Barbara Jewett, Oakland Mills. A chemistry and science research teacher, Jewett, 49, has been teaching for 23 years, 17 of them at Oakland Mills. She received a bachelor's degree from the University of New Hampshire in 1964 and spent four years as a researcher before taking a teaching position at Bucks County Community College near Philadelphia. She received a master's degree from John Carroll University in 1970.

"In research, you did the same thing every day," she says. "In teaching, no two days are the same."

Linda Keller, Wilde Lake. Keller started her teaching career in a New York City junior high school 19 years ago, taught in Pennsylvania and then came to Howard County schools 16 years ago. She has been at Wilde Lake for the last eight years. She received a bachelor's degree from Mary Washington College in 1964, a master's degree in English from New York University in 1965 and a master's degree in reading from University of Maryland College Park in 1978. Keller, 49, and her husband Robert, a professor at University of Maryland School of Law, have one daughter who is an accountant in Baltimore and one who will graduate this year from Miami University in Oxford, Ohio.

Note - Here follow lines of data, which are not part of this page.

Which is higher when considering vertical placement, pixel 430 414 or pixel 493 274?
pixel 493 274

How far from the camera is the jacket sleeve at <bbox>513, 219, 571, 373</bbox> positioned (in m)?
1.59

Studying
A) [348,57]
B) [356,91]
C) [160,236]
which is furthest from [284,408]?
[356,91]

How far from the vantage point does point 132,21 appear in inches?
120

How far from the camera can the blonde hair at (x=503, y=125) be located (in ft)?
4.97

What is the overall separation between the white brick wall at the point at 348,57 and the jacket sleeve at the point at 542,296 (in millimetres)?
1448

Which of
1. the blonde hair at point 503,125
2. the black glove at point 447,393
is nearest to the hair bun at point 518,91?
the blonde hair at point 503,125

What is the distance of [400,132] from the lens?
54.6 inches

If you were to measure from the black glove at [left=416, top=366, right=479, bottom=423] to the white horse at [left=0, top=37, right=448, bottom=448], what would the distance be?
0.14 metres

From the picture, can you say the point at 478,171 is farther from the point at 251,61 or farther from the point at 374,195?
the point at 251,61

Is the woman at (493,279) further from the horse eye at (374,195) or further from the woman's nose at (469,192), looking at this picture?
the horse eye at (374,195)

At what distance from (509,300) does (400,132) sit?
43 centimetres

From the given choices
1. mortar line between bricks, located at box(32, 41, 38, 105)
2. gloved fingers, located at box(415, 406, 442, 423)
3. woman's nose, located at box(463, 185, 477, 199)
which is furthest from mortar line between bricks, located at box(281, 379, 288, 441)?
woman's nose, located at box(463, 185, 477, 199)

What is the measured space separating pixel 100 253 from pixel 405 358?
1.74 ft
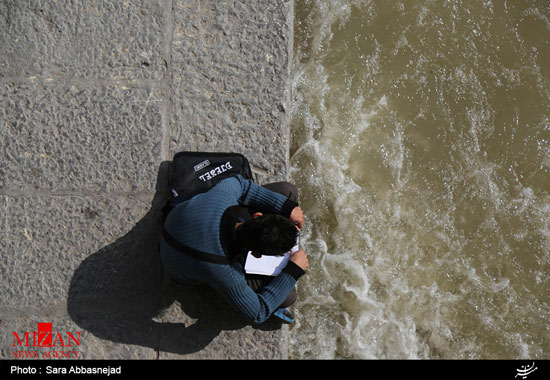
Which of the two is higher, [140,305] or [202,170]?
[202,170]

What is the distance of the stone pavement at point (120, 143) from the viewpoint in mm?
2854

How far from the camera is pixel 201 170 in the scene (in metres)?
2.78

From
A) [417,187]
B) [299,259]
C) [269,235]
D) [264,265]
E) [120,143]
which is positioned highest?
[269,235]

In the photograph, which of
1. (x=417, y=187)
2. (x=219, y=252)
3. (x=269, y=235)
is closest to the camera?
(x=269, y=235)

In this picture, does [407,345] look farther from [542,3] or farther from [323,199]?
[542,3]

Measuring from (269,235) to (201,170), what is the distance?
0.89m

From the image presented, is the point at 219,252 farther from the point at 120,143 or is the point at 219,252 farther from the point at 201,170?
the point at 120,143

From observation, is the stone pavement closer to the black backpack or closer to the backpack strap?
the black backpack

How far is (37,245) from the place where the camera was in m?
2.88

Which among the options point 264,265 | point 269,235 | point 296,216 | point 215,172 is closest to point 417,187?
point 296,216

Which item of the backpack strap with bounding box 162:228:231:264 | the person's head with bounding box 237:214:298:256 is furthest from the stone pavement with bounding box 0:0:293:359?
the person's head with bounding box 237:214:298:256

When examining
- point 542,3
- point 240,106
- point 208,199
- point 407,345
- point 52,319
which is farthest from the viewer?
point 542,3
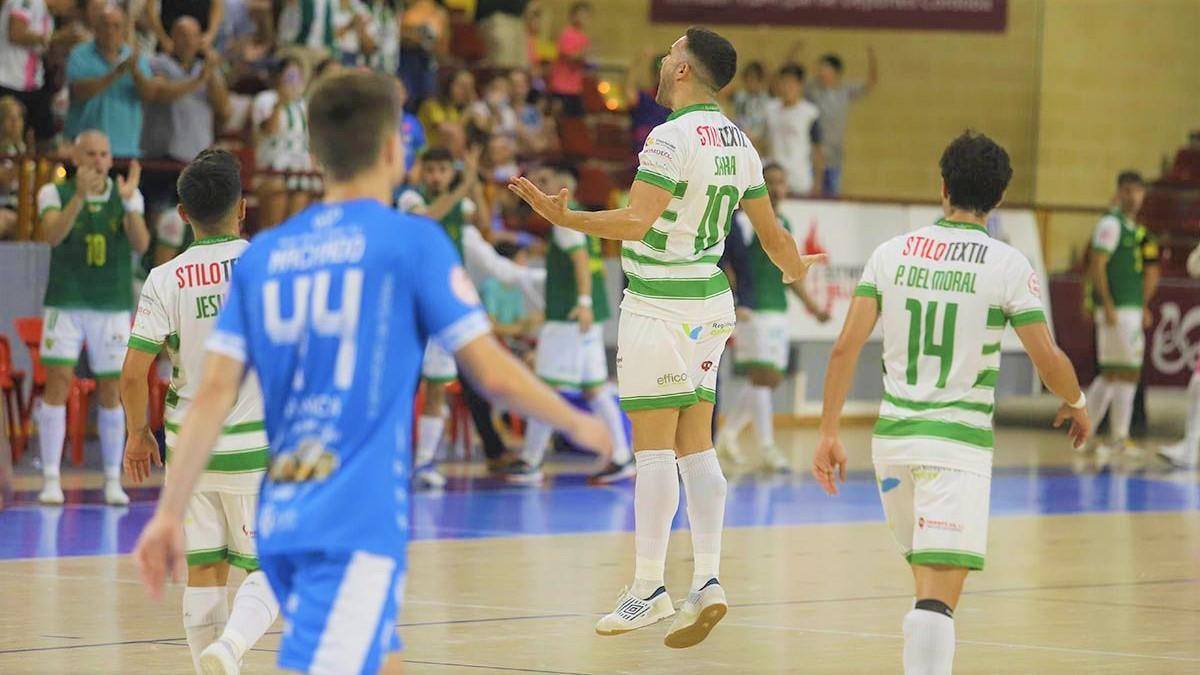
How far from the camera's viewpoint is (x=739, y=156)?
7414 mm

Keller said she was "really delighted for this award, particularly because it's from the kids. They're your audience, the people you work with every day."

Clarice Custer, School of Technology. Custer is vocational support services team liaison, resource teacher for students with special needs, coordinator for Maryland functional tests and adviser to the school's student government association. She came to the School of Technology three years ago after teaching English and Spanish for five years in Baltimore City schools and tutoring students in Howard County's home teaching program for 20 years. Custer, 44, earned a bachelor's degree from St. Joseph College in Emmitsburg in 1970 and a master's equivalency from Loyola College in 1990. She and her husband, Thomas, a science supervisor in Anne Arundel County schools, have three daughters, 17, 14 and 13.

Custer said being honored by the students "was exciting. Because I'm not a classroom teacher, but I go into all the classrooms when they need help, I'm glad they noticed that. It's nice to be appreciated by the students."